• [Task directions] Continue the piece on changing the conversation about God, picking up right after its last sentence.

##### Extract

Changing the Conversation about God: A How To

I am getting tired of this conversation:

Jewish Person: But rabbi, I don’t believe in God.
Rabbi: That’s okay, but what kind of God don’t you believe in?

So many God conversations seem to include this refrain.

It’s time to change the conversation. I yearn to hear this conversation:

Rabbi: So what do you believe about God?
Jew: While I don’t believe in the God of “reward and punishment,” I am drawn to the God-concepts of Martin Buber’s I-Thou and Milton Steinberg’s Limited Theism.

Setting aside the Pew Research study’s conclusions about the religiosity and spirituality of American Jews (my take here), there is no doubt that we Jewish leaders can and should spend more time talking about God. Only when our congregants hear about the wide variety of perspectives, theologies and experiences of God will they open themselves up to more Jewish conversations about God. At Congregation Or Ami (Calabasas, CA), we are facing the challenge head on. This year, God-talk purposely permeates all aspects of congregational life. We hope to change the conversation by reframing the issue.

Talking Frankly about God, our Beliefs and Our Doubts at the High Holy Days
During the High Holy Days, our clergy spoke personally and passionately about their beliefs and struggles regarding God. On Rosh Hashana, I preached on 18 Different Ways to Believe in God (a.k.a. 18 Different Jewish God-Concepts). On Kol Nidre all three clergy shared their understanding of B’tzelem Elohim: Cantor Doug Colter preached a home-made multimedia sermon, new mother Rabbi Julia Weisz spoke about how while everyone talks about which parent her newborn son resembles while no one talks about how he is in God’s image, and I addressed the very essence of tzelem – that God is unseen yet ever present within us.

##########
##### Data supplied

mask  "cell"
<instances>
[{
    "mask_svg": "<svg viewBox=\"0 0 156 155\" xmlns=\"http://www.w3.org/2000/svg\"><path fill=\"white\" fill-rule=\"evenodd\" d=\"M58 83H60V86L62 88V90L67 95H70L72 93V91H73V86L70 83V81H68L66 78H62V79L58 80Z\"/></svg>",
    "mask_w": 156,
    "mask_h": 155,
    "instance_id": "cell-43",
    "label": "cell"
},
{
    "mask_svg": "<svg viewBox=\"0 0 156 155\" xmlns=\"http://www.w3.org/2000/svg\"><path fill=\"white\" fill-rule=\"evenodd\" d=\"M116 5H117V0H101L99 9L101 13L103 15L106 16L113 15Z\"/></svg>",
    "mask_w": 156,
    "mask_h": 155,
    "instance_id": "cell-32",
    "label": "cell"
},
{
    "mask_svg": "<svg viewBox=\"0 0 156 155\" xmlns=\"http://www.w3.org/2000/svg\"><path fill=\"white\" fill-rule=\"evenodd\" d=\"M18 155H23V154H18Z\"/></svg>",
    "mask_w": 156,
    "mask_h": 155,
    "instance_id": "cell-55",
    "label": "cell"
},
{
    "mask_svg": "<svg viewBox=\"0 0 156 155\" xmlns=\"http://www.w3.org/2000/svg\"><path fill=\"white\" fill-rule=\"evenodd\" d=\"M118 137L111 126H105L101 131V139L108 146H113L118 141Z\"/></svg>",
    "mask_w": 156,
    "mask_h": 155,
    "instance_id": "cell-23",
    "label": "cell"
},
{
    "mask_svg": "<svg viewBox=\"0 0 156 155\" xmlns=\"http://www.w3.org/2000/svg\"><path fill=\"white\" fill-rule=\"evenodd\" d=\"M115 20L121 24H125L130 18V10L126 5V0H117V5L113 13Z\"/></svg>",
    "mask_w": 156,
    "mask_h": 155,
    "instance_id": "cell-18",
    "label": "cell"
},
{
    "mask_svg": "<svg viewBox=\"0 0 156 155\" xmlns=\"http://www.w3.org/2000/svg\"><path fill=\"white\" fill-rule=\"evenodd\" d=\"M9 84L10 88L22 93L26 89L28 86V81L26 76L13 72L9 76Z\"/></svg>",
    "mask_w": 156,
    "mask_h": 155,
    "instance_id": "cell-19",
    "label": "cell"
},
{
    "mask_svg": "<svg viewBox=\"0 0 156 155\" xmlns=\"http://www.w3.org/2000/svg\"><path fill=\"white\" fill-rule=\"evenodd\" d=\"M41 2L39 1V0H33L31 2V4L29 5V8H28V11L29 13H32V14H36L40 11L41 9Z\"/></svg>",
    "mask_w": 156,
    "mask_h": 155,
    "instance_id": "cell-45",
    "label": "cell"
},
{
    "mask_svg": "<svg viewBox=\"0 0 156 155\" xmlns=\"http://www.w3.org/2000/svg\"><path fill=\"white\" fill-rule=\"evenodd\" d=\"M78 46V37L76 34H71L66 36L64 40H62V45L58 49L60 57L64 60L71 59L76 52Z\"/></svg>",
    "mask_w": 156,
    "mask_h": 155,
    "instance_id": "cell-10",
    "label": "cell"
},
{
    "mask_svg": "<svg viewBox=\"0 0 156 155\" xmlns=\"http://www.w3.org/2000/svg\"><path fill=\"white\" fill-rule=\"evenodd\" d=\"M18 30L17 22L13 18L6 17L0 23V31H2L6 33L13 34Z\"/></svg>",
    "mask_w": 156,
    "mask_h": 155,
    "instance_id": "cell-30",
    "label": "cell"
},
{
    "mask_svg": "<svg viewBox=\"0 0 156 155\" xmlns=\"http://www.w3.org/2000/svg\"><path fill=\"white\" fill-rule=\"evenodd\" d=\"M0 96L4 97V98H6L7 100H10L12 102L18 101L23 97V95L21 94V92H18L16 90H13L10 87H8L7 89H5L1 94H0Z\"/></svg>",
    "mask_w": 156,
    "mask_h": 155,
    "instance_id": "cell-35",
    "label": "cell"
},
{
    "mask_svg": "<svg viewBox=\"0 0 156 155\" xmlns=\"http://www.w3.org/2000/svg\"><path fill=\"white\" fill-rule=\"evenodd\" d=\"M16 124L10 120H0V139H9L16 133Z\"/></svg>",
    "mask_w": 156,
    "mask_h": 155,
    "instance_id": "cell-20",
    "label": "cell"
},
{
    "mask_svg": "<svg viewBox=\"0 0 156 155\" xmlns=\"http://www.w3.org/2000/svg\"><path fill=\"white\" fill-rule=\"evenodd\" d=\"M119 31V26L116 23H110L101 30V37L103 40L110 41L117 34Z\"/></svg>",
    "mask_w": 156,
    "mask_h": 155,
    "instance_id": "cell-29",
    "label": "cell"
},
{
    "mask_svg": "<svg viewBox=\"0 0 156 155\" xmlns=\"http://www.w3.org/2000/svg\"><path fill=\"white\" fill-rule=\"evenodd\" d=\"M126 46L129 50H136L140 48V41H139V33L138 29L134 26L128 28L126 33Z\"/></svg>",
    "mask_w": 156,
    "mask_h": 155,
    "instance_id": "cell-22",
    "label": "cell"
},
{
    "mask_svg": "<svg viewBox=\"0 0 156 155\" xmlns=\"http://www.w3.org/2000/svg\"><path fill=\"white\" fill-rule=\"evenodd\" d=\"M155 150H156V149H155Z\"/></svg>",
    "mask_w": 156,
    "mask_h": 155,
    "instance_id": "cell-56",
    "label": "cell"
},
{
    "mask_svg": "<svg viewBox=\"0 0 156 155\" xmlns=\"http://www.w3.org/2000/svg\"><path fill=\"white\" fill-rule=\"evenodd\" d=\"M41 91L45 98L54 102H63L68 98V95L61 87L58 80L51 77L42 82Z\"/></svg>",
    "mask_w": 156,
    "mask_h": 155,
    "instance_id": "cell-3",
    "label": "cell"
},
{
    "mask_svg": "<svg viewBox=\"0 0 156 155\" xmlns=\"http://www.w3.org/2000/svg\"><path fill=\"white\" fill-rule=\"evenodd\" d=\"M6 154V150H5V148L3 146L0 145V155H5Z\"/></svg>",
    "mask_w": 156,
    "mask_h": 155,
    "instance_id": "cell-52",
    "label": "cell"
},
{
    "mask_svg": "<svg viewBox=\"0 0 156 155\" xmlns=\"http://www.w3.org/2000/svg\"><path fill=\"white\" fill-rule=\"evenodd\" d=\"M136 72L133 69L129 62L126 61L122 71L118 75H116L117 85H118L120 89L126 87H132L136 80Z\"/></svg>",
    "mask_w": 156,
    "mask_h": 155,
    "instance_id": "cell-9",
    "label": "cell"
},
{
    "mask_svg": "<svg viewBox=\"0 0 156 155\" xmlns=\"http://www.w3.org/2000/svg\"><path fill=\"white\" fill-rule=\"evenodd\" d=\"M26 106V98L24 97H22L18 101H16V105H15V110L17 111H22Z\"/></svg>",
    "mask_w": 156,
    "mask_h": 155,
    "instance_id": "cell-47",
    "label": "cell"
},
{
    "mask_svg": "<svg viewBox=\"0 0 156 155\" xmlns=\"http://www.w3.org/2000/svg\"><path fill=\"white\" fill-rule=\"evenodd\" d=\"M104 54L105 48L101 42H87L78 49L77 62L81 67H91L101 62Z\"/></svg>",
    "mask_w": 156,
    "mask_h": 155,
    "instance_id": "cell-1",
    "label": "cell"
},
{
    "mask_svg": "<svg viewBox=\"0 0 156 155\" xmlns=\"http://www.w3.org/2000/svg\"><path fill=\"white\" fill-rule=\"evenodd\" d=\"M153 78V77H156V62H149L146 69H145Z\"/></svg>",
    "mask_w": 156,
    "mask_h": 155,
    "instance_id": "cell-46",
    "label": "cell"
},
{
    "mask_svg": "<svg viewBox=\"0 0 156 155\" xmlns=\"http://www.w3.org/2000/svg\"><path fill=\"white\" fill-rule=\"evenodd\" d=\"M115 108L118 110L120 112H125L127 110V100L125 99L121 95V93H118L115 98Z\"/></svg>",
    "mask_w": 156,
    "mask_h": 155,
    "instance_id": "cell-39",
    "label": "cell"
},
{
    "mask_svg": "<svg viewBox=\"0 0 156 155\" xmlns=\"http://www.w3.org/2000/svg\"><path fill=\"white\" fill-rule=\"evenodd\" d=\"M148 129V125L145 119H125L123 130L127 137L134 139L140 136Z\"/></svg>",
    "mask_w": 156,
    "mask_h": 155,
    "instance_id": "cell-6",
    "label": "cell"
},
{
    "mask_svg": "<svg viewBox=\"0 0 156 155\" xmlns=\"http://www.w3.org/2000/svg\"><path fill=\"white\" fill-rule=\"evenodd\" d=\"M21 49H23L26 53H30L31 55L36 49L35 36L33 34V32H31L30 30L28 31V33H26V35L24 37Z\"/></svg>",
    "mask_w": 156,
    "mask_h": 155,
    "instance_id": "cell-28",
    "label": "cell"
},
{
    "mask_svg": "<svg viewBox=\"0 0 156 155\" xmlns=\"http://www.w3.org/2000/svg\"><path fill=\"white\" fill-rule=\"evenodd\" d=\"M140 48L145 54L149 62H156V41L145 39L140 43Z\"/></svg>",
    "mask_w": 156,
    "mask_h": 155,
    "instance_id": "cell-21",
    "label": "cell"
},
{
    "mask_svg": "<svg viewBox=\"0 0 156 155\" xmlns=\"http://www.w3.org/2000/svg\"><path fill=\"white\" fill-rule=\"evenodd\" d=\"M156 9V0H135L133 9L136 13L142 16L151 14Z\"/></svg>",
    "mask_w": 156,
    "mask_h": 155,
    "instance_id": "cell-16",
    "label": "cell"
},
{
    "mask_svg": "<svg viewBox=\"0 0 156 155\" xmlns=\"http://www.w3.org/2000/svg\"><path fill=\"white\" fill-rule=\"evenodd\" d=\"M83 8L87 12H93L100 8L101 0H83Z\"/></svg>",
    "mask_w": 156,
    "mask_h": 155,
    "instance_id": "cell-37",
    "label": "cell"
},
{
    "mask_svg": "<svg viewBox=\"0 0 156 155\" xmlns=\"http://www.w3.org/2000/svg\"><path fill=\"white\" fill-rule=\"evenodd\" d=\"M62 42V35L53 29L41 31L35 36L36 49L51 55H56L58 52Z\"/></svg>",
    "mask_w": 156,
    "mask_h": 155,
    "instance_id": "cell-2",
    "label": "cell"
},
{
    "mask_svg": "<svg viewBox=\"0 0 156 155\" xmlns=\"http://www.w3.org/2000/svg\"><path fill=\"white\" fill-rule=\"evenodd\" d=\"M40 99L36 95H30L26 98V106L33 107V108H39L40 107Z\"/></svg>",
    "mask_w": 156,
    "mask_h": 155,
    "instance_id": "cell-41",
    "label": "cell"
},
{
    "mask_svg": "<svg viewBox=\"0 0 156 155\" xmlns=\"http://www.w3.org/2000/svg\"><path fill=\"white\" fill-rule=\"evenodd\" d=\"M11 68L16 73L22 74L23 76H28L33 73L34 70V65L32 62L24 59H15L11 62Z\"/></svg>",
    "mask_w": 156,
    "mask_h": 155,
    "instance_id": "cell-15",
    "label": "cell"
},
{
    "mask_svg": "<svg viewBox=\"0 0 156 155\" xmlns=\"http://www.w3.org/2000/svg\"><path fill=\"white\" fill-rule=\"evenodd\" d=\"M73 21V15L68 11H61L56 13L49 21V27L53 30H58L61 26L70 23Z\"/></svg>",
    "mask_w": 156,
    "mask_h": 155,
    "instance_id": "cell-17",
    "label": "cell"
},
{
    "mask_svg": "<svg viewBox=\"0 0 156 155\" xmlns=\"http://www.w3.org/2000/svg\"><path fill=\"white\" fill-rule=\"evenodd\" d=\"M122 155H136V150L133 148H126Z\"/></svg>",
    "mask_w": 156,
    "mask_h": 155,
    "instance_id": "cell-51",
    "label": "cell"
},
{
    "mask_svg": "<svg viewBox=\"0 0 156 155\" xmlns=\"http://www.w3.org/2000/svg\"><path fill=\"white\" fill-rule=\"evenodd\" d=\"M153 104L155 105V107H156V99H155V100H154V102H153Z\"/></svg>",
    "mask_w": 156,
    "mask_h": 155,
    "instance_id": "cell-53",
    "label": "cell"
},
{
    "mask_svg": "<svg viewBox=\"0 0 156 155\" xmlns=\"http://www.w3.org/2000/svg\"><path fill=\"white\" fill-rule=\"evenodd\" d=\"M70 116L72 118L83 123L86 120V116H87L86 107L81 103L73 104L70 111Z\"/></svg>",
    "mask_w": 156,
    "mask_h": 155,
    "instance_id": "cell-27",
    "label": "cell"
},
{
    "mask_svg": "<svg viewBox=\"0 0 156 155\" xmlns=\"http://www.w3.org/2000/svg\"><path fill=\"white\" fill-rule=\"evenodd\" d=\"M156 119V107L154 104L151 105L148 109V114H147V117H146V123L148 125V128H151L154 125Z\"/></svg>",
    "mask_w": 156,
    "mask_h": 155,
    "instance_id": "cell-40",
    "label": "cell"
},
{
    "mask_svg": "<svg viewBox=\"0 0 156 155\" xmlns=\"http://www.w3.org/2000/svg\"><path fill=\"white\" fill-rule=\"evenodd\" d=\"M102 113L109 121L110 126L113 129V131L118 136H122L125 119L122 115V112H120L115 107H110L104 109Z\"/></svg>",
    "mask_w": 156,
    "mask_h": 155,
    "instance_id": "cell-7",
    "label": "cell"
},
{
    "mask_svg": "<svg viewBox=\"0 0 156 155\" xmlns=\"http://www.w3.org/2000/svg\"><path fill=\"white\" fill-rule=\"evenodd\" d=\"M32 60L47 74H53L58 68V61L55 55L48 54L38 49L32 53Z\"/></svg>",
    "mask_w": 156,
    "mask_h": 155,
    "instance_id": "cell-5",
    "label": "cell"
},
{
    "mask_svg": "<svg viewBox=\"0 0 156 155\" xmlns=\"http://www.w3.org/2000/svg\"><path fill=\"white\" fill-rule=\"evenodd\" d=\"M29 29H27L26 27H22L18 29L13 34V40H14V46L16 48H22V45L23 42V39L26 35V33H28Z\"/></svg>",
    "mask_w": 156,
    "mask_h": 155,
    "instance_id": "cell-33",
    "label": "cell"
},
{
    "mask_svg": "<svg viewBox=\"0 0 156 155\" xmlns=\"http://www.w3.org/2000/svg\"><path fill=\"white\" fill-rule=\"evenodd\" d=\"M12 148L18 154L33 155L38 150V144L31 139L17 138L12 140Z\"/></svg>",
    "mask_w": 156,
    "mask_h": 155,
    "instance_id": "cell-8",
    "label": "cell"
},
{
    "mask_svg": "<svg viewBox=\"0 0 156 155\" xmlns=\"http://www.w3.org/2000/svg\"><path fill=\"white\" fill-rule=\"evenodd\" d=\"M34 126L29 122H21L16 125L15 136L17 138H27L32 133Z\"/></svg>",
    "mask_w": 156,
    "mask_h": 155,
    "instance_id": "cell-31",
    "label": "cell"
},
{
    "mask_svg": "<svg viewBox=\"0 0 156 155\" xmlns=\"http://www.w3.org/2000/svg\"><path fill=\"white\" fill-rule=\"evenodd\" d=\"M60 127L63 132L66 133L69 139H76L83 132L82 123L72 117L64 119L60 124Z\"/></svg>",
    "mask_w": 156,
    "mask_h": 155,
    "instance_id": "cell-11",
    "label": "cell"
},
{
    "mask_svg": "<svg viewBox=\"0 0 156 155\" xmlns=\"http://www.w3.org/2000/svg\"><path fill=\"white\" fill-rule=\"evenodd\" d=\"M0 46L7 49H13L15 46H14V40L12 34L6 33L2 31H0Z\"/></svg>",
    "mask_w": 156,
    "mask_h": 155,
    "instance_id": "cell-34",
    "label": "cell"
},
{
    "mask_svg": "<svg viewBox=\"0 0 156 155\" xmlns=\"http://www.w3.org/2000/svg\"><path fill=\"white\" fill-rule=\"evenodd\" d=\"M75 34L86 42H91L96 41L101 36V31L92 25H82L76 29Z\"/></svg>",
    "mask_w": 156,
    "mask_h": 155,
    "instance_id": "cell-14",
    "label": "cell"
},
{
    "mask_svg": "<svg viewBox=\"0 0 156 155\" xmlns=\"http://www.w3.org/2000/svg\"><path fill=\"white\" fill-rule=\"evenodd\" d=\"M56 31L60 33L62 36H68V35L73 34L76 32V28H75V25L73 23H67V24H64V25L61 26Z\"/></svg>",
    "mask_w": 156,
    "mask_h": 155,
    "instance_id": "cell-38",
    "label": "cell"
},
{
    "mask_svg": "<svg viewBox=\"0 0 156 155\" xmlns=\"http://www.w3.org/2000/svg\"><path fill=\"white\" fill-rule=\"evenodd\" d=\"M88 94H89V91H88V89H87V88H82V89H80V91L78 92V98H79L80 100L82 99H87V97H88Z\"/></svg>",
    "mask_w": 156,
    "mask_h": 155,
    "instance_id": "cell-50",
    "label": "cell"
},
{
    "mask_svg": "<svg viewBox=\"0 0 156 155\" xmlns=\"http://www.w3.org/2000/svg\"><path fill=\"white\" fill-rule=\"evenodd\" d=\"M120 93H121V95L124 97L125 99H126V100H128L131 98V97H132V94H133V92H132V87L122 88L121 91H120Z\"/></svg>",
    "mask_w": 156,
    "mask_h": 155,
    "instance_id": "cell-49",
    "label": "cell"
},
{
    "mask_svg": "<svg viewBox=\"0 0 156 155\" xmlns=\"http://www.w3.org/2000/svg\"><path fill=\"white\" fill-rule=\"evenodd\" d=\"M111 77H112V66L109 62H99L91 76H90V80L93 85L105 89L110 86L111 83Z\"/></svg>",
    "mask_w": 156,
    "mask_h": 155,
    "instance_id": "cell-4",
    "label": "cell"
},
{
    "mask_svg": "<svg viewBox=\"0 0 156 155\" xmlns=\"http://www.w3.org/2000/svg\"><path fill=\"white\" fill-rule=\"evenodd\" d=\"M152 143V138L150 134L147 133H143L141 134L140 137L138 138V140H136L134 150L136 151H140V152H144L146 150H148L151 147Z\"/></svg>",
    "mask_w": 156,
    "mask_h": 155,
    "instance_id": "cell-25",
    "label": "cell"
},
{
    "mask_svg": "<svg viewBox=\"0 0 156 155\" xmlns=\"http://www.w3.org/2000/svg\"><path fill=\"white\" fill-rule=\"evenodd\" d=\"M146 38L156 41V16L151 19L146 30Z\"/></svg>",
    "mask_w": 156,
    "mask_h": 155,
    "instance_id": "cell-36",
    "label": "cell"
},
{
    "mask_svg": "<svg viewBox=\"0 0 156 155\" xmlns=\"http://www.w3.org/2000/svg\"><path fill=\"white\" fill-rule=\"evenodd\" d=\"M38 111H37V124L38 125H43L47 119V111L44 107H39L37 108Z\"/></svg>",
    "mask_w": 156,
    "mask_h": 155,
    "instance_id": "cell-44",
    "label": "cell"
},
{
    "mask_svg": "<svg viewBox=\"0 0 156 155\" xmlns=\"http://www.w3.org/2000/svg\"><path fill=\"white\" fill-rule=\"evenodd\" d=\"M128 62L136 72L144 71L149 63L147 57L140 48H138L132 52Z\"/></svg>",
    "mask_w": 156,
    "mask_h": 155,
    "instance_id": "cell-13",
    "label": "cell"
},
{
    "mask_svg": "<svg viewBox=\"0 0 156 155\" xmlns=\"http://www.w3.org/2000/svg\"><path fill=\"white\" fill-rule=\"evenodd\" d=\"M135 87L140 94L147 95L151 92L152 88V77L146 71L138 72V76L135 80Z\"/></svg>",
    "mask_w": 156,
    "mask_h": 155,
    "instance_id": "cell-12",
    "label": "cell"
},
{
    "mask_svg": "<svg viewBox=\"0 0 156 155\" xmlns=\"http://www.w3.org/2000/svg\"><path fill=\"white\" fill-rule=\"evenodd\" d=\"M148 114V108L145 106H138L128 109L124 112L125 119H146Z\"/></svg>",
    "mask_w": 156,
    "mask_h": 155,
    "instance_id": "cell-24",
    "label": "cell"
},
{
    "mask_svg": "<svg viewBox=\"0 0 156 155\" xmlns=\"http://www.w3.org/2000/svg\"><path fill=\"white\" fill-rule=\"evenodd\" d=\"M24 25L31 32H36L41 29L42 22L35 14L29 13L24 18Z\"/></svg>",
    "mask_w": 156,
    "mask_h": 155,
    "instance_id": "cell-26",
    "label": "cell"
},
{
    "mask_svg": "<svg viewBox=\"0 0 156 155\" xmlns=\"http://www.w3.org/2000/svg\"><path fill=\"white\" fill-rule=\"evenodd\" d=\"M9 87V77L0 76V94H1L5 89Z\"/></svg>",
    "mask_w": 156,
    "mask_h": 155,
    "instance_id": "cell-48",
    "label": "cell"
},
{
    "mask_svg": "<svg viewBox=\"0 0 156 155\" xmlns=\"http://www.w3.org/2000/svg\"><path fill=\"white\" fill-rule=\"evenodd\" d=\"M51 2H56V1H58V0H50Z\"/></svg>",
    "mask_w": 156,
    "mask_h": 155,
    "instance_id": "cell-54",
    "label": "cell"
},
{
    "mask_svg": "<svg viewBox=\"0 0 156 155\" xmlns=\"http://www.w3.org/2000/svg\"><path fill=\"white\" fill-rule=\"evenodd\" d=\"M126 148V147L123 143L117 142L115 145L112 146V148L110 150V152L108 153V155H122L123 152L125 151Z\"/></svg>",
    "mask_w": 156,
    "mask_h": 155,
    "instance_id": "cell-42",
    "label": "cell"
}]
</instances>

##########

• [Output for this exercise]
God-Talk Theme Permeates Our Learning Programs
Our Educational team selected B’tzelem Elohim (Creation in God’s Image) as the thread that binds together our tapestry of learning programs. In Kesher, our camp-like drop-off learning program, our teachers regularly lead students to explore how they are created in God’s image. Rap with the Rabbis time allows open discussions about different ways to think about and believe in the Holy One. In Mishpacha, our family alternative learning program, we focus this year on God, Belief and Disbelief, which has been so successful that we have adults without children in the program who are studying with us. Finally, our Adult Learning programs include multiple options for engaging God-talk.

Board Meetings Transformed into Spiritual Journeys
Our president Hedi Gross identified a return to the Jewish spiritual search as the central focus of the first term of her presidency. During her Rosh Hashana presidential message, she shared her own Jewish spiritual path and her belief in God. She then transformed our Board meetings so that almost half of our meeting time is now God-focused. The meeting opens as one board member shares and explains a short quote that inspires her, after which another recounts his Jewish spiritual journey in a 5-10 minutes prepared talk. Next, one of our rabbis leads the board in analyzing then praying a prayer, and following a discussion of congregants and family members who are in need of healing, the cantor leads a spiritual singing of the Mi Shebeirach healing prayer.

Board Member Gary Kaplan
Shares his Jewish Journey

We balance the time devoted to Jewish spirituality and God-talk with fiscal responsibility by instituting new procedures for the board meetings: all presentations must be written out beforehand and must be limited in time and scope. Those items that can instead be shared by email are shared that way. Board members no longer leave the temple frustrated by arguments and divisiveness. They leave inspired, and often tears now flow as heartache and hope are shared in equal measures. They then can guide their families and other congregants toward these same central values of God-talk and spirituality.

Ever Wonder What Your Mom and Dad Believe about God?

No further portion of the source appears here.